Charlie Brown will make his debut at the parade this year. (Photo: Dave Kotinsky, Getty Images)

Snoopy: Those expecting a Snoopy balloon will instead find Snoopy and the rest of the Peanuts characters on a “Snoopy’s Doghouse” float, while Charlie Brown will represent the Peanuts gang from up above as a balloon. Snoopy was one of the longest-running balloons in the parade.
Performers: The customary marching bands will set the tune of the parade; this year there are a dozen groups from around the country. Dancers and cheerleaders will also keep the party going; look out for Bergenfield’s Nunbetter Dance Theatre dancers, who will appear in a new parade float called “Mother Ginger,” representing “The Nutcracker.” Today’s Matt Lauer, Savannah Guthrie and Al Roker will host, and viewers can expect performances from Broadway shows, the Radio City Rockettes, and even a sneak peek of NBC’s Hairspray Live!, which premieres Dec. 7.

Spectator tips
For those viewing the parade up close and personal from the Manhattan streets, here are some viewing tips:
“The best thing anybody could do is be a part of it,” said parade executive producer Kule, whether that’s volunteering or experiencing the tons of interactive material Macy’s has prepared.

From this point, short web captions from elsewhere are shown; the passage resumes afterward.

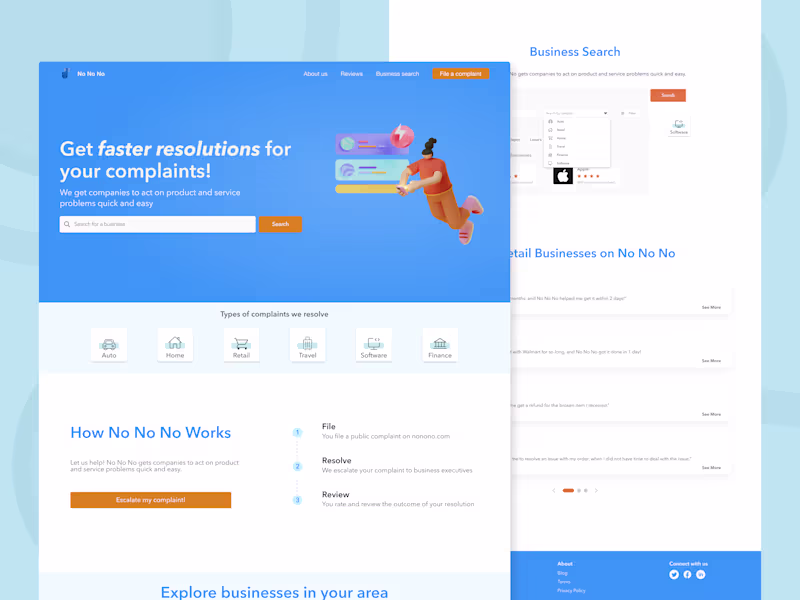 Cover image for UX Design for a complaint resolution platform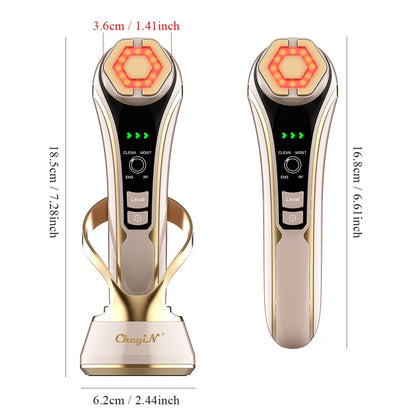 CkeyiN Multifunction EMS Facial Lifting Massager LED Photon Wrinkle Remover RF Hot Compress 1200Hz Vibration Anti-aging Device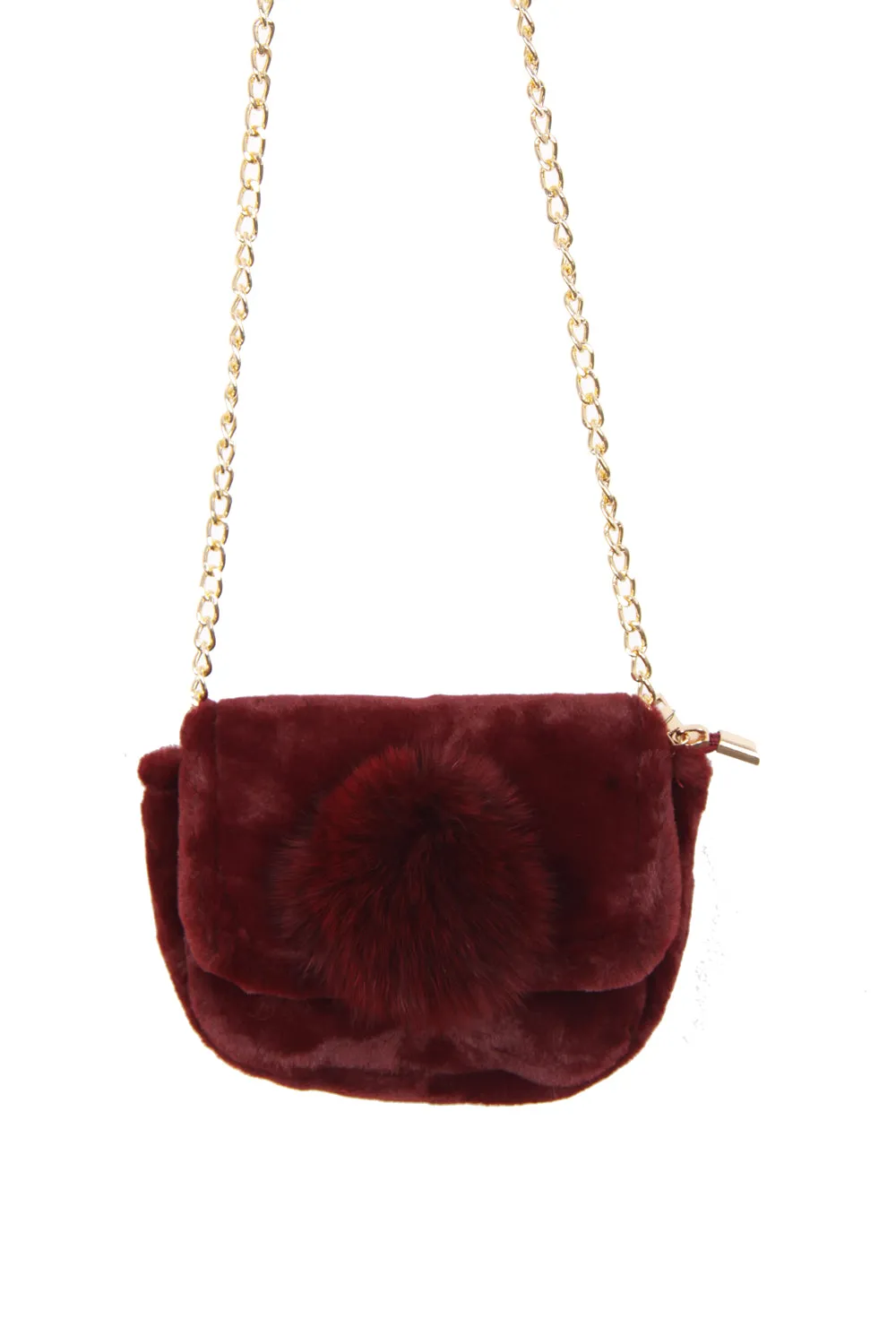 Soft Fur Pom Pom Cross Body bag with chain strap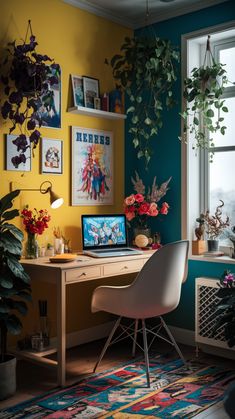 a desk with a laptop on it in front of a window filled with potted plants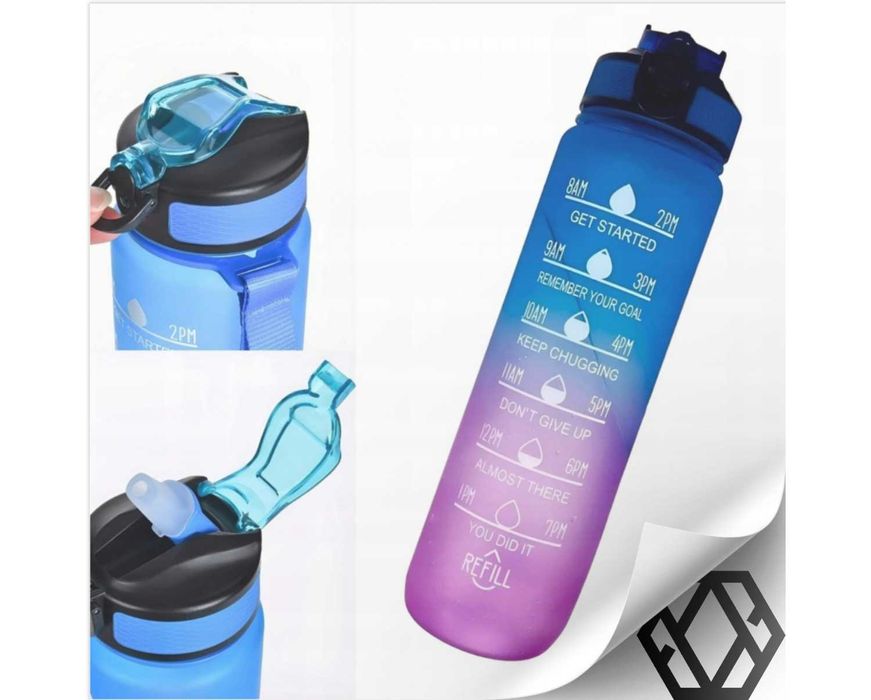 Butelka Motywacyjna Shaker Bidon na Wodę Siłownię Sportowy BPA Free 1L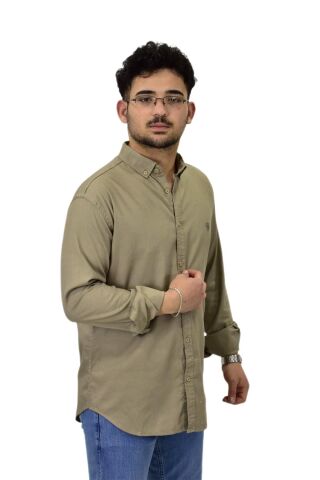 Erkek Büyük Beden Spor Likralı Gömlek BGL-ST04486 BEJ - 5XL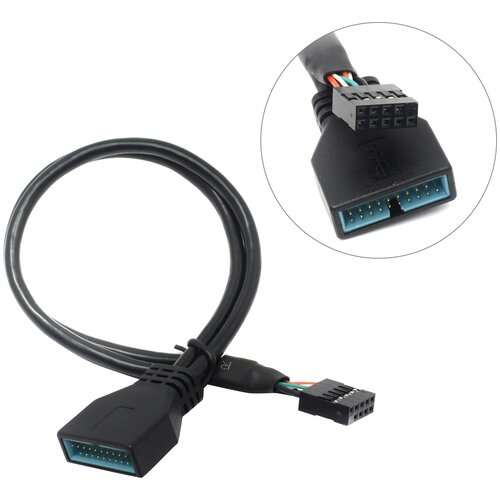 Переходник USB 2.0 10 пин -> 20 пин Exegate EX-CC-U3U2-0.3 кабель переходник для вентилятора пк 1х sata m 3х 2pin f 26 см 5шт черный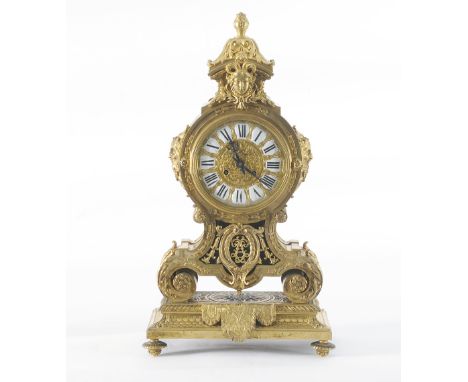 A French Ormolo Mirror Clock, H50cm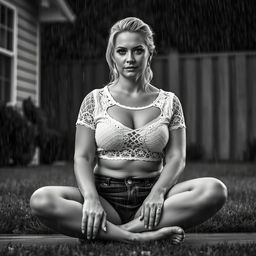 3/4 shot of a curvy blonde-haired woman in her 40s in a black and white photograph, front view, sitting on the ground in her backyard during a rainstorm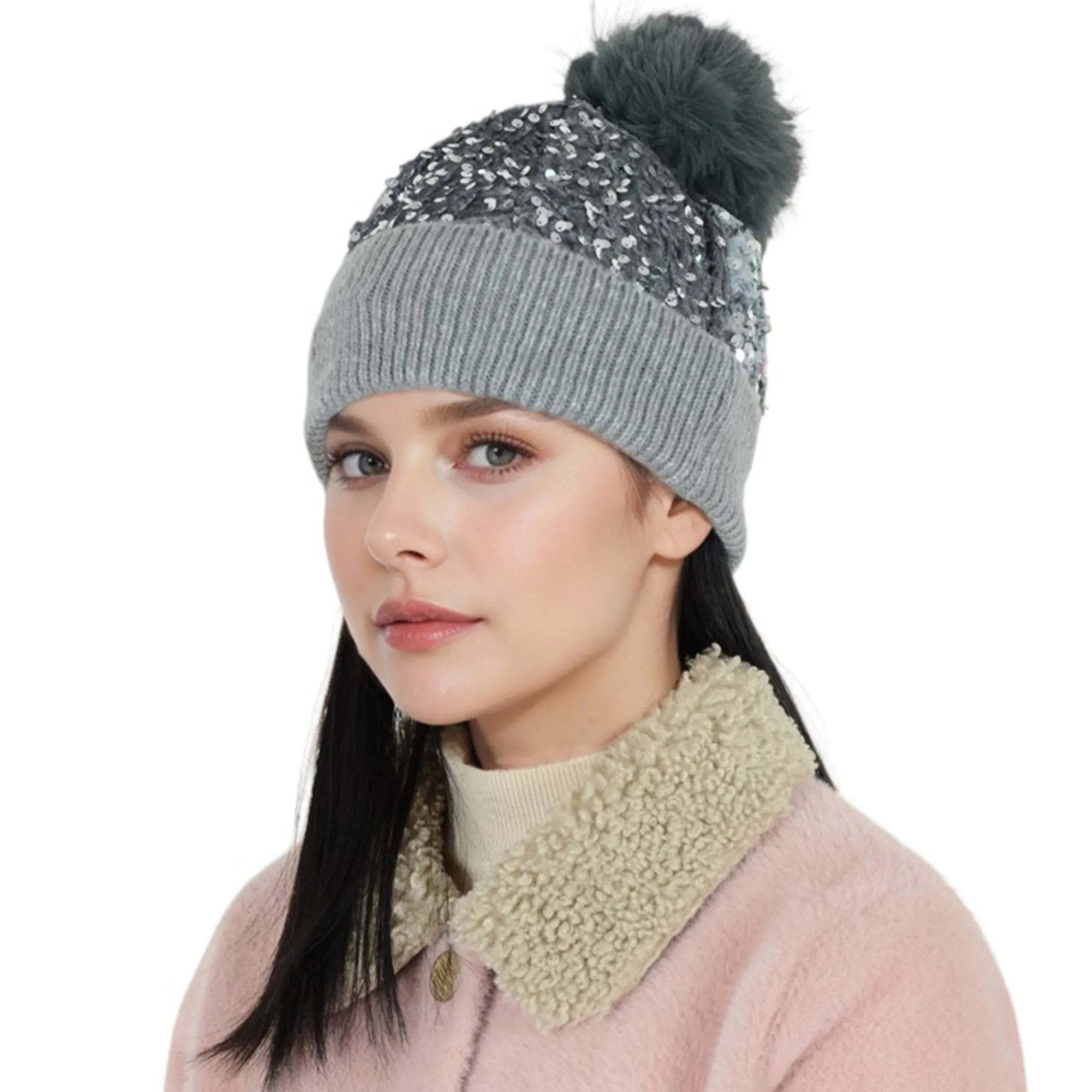 Sparkly Sequin Beanie Hat with Faux Fur Pom Pom Knit Skull Cap for Women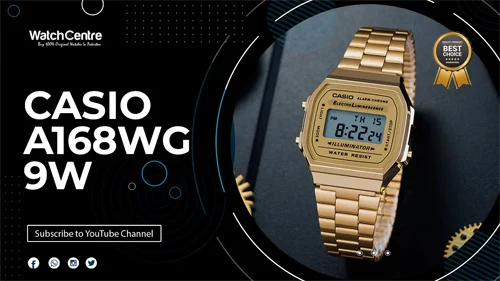 Casio A168WG-9W golden stainless steel chain square digital vintage unisex gift watch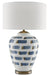 Brushstroke 1 Light Table Lamp in White & Blue & Antique Brass with White Linen Shade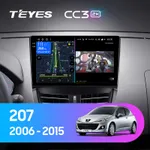 Штатная магнитола Teyes CC3 2k 6+128 Gb 360° Peugeot 207 2006-2015
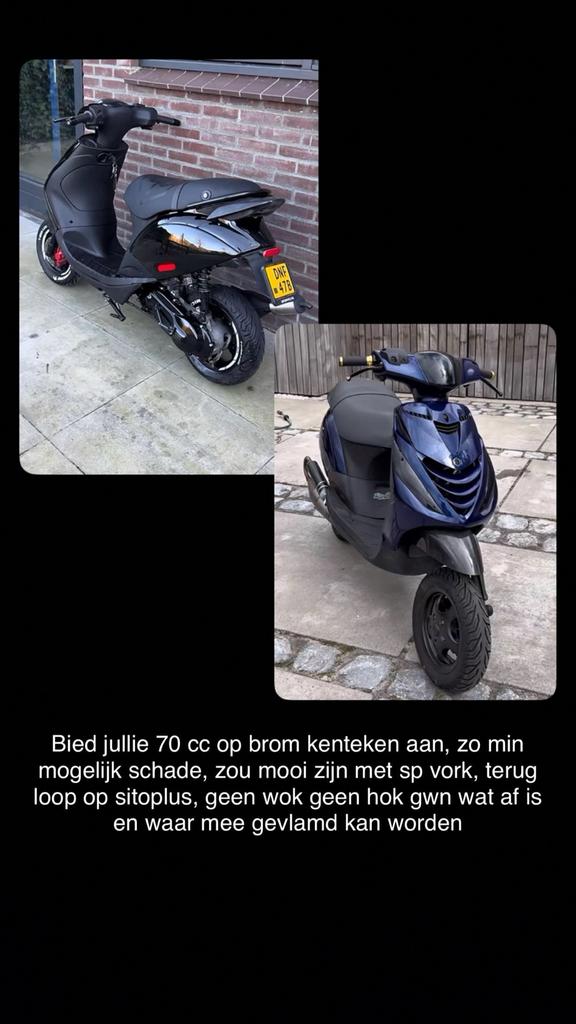 Gezocht: Piaggio Zip 70cc op bromkenteken, Fietsen en Brommers, Brommeronderdelen | Scooters, Ophalen, Gebruikt, Uitlaat, Piaggio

Learn more about the history of the spectacle with a 360-degree decade-by-decade rundown, complete with old photos and a studio tour at social.macys.com/parade. There is also the Macy’s Parade Time Traveler app, downloadable for free on the iTunes Store or from Google Play, where fans can experience the parade’s past with virtual reality assets, like taking a selfie in a past parade. Another app, the Macy’s Thanksgiving Day Parade stickers app, lets people text parade-themed images. And, of course, follow along on social media @Macys and use the official hashtag #MacysParade.
Parade executive producer Amy Kule.

Parade executive producer Amy Kule. (Photo: Carol Seitz)

While the parade route is 2.5 miles long, with great views from Central Park West and Columbus Circle, Kule’s favorite spot to watch is along Sixth Avenue, as it’s a “wide street with lots of energy.”
Get to your spot early! The parade starts at 9 a.m. ET, but people line up quite early to get the best views.
Though we’ve been having a warm fall, Kule said that dressing warmly is a good bet, as those who stick out the whole event will be there for more than three hours.
Another tip to keep things running smoothly: “Be kind to the people next to you,” Kule said. Spread that holiday cheer around to the people you’ll be standing shoulder-to-shoulder with for hours.
And of course, Kule said, make sure to keep cheering on the performers, volunteers and balloon handlers.